Plusieurs opposants politiques burundais qui étaient en lice pour les législatives de juin 2025 ont vu leurs listes « rejetées » par la Commission électorale nationale indépendante du Burundi.
La Commission électorale nationale indépendante du Burundi a écarté, mardi 31 décembre, toutes les listes des candidats d’une coalition de partis politiques pour les élections législatives de juin 2025. Parmi celles-ci figurait la liste de l’opposant historique Agathon Rwasa.
Dans la province de Butanyerera, dans le nord du pays, la liste des candidats pour la députation a été « rejetée » parce qu’elle « comprend trois députés siégeant à l’Assemblée nationale au nom du parti Congrès national pour la liberté [CNL] non-membre de la coalition, ce qui est en contradiction avec l’article 112 du code électoral et l’article 7 de la loi sur les partis politiques », a indiqué la Commission électorale dans une décision parvenue à l’Agence France-Presse mercredi. Il s’agit « des députés Agathon Rwasa, Euphrasie Mutenzinka et Anatole Karorero », a-t-elle précisé. 
Cette coalition, « Un Burundi pour tous », constituée de quatre partis (le Front pour la démocratie au Burundi, le Conseil pour la démocratie et le développement durable du Burundi, le Fedes-Sangira et le Conseil national pour la défense de la démocratie), avait été reconnue officiellement par le ministre de l’intérieur burundais le 17 décembre.

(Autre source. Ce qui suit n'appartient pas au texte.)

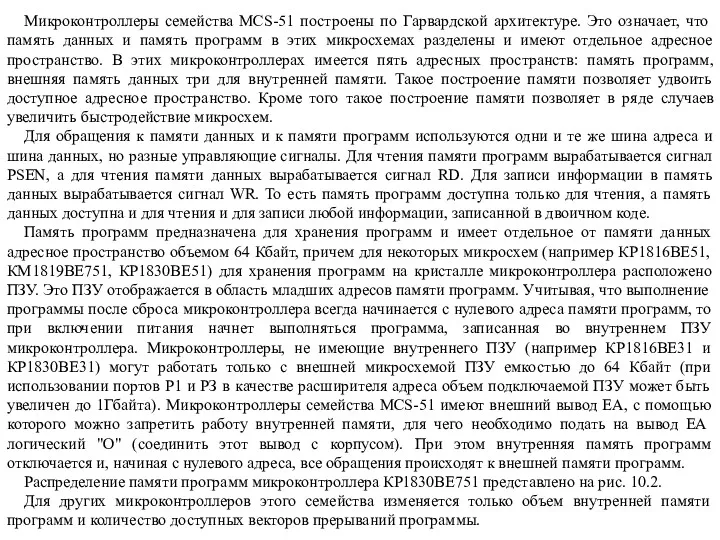 Микроконтроллеры семейства MCS-51 построены по Гарвардской архитектуре. Это означает, что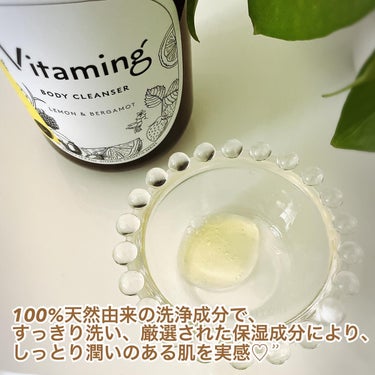 リフレッシングボディソープ(レモン＆ベルガモットの香り)/Vitaming/ボディソープを使ったクチコミ（2枚目）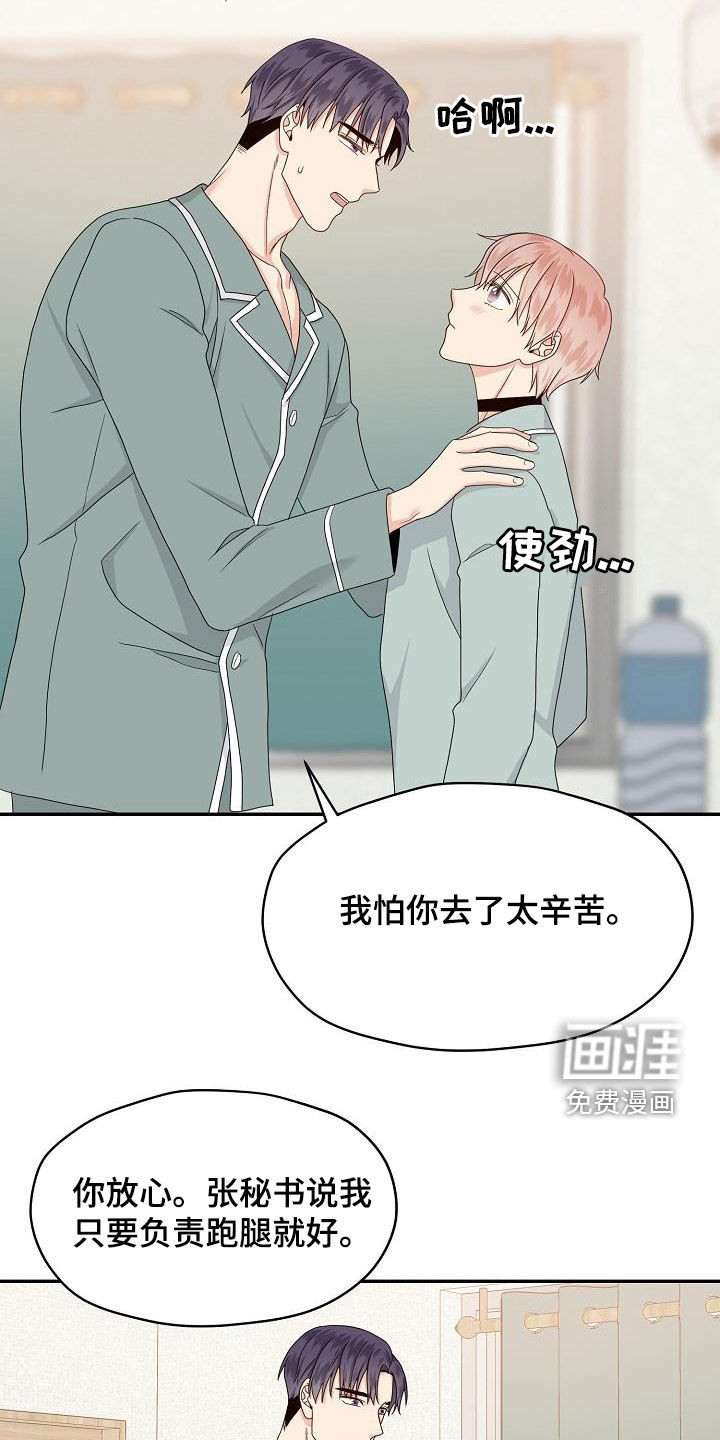 第92话 第14页
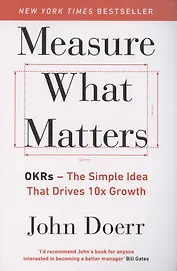 Measure What Matters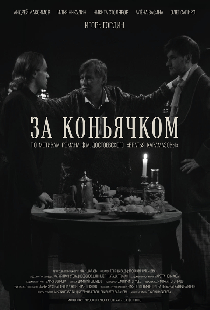 За коньячком
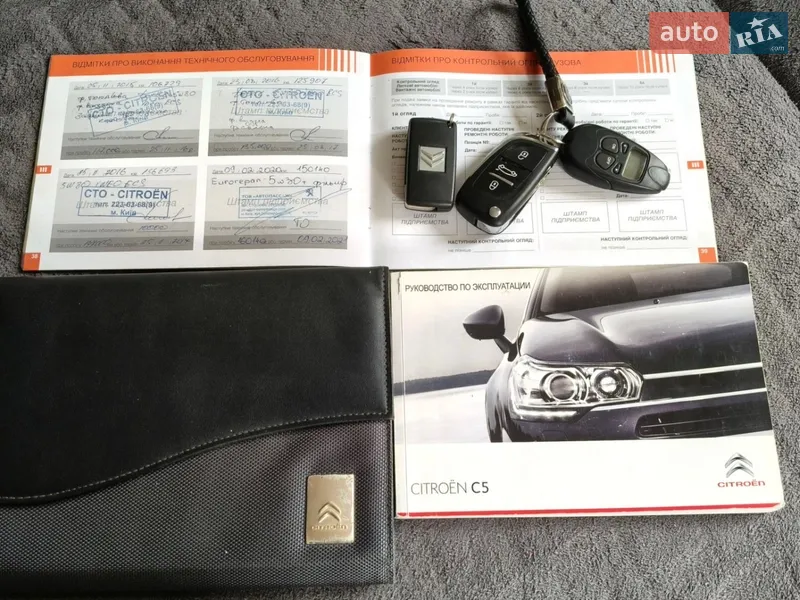 Седан Citroen C5 2011 в Чернігові документ
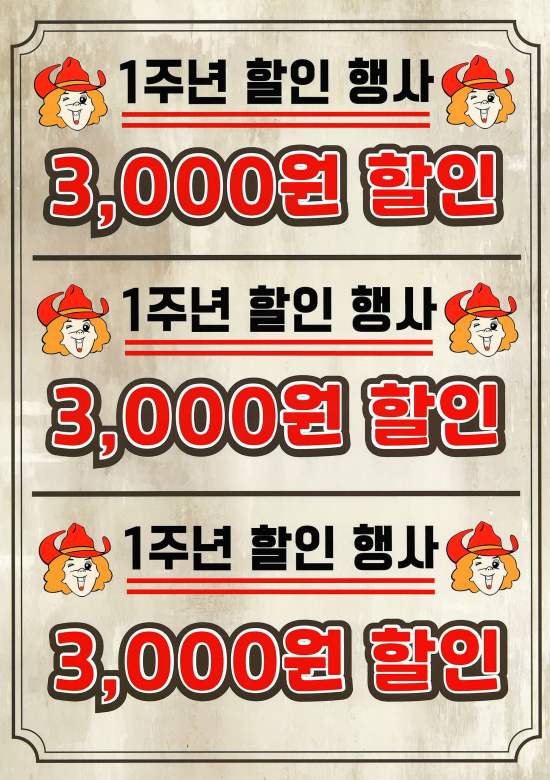 DK동키치킨 해운대직영점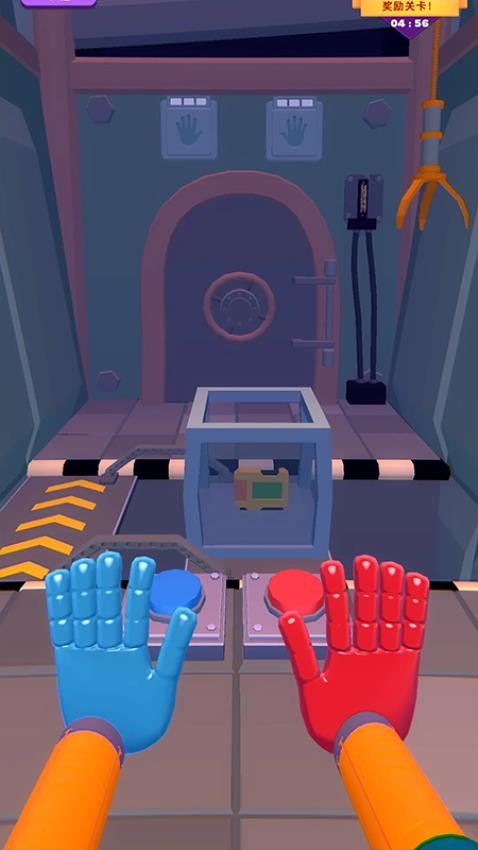 怪物特工手游v2.0.0截图4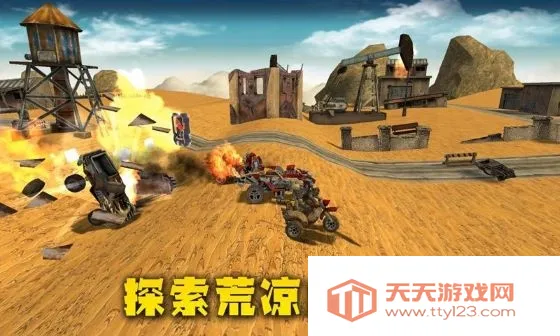 ĩ��ս��2026�ٷ����°汾v1.7 ��Ѱ��ͼ4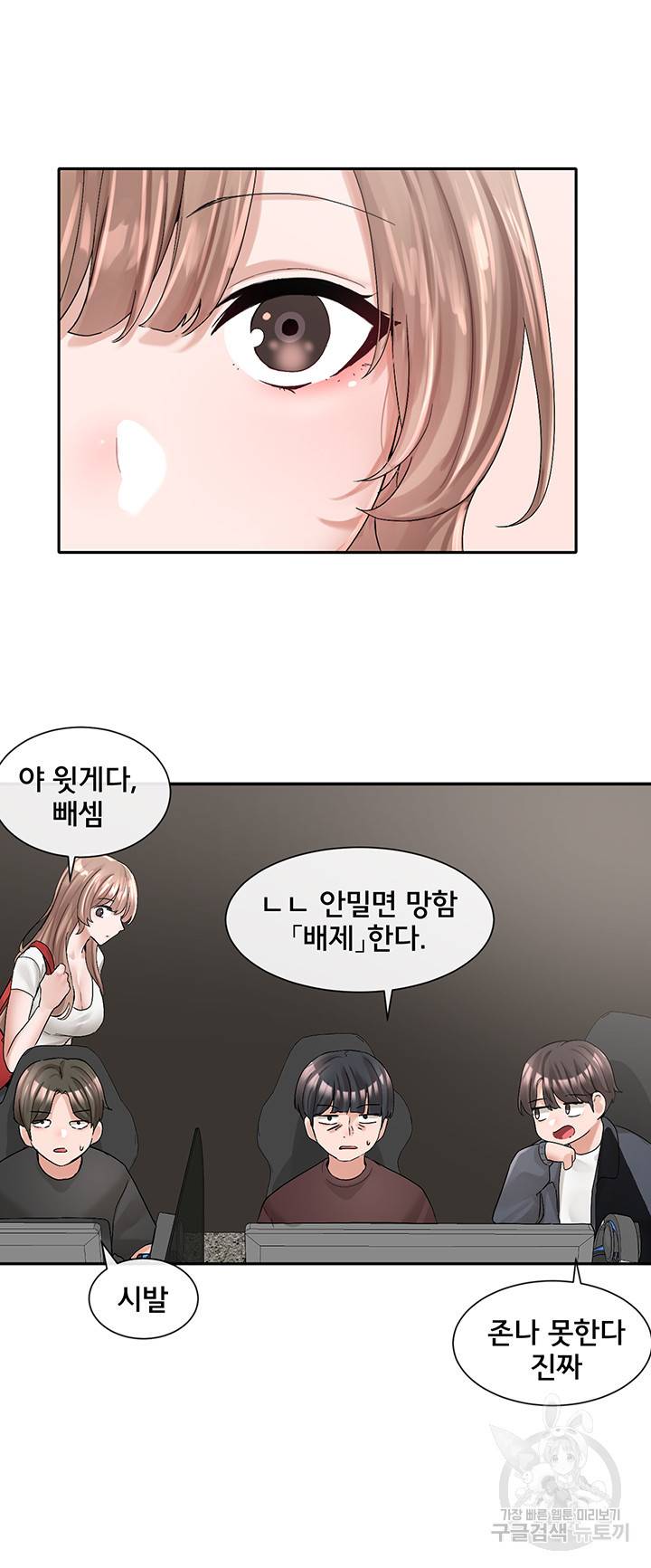 동아리 95화 11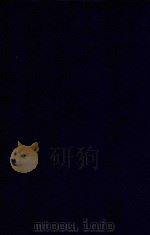 近代中国史料丛刊 第52辑 澄怀园文存 1973 PDF电子版封面 沈云龙主编;张廷玉著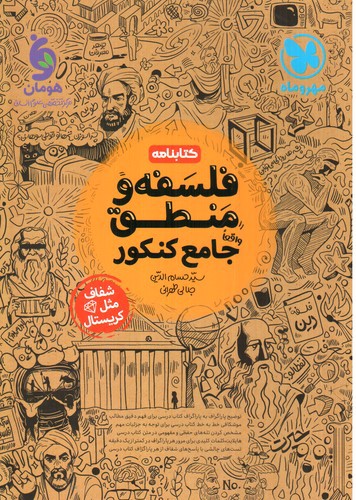 تصویر کتاب مهر و ماه فلسفه و منطق جامع کنکور (کتابنامه)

Parmi les candidats de la coalition inscrits sur les listes dans les cinq nouvelles provinces du pays figuraient les figures majeures du principal parti d’opposition, le CNL, dont son ancien leader, Agathon Rwasa. En mars, ce dernier a été évincé de la présidence du parti par des dissidents soutenus par le pouvoir au profit de Nestor Girukwishaka.
M. Rwasa, 60 ans, ancien chef rebelle hutu pendant la guerre civile burundaise (1993-2005), était arrivé deuxième derrière le président Evariste Ndayishimiye lors de la présidentielle de 2020, que l’opposition a jugée entachée d’irrégularités.
La décision de la Commission électorale intervient après l’annonce, début décembre, d’un décret selon lequel les candidats indépendants ne pourront se présenter à ces législatives que s’ils n’ont pas fait partie d’un parti politique depuis au moins un an. L’ancien membre d’un organe dirigeant d’un parti ne pourra se présenter que deux ans « depuis sa démission ou son éviction de son parti politique d’origine », toujours selon ce décret.
« On ne veut pas que notre coalition participe aux législatives pour des fins électoralistes, on a peur de la force que nous représentons », a dénoncé le président du Conseil pour la démocratie et le développement durable du Burundi, Kefa Nibizi.
Selon un politologue burundais ayant requis l’anonymat, « on voit clairement que le pouvoir, qui fait face à une crise socio-économique sans précédent, a tout mis en œuvre pour écarter Agathon Rwasa de la course électorale car celui-ci est considéré par une partie de la population comme une alternative crédible ».
Selon le calendrier électoral, les candidats écartés ont deux jours pour faire un recours devant la Cour constitutionnelle, qui a ensuite huit jours pour rendre sa décision avant que la Commission électorale ne rende publique la liste définitive des candidats retenus, le 13 janvier.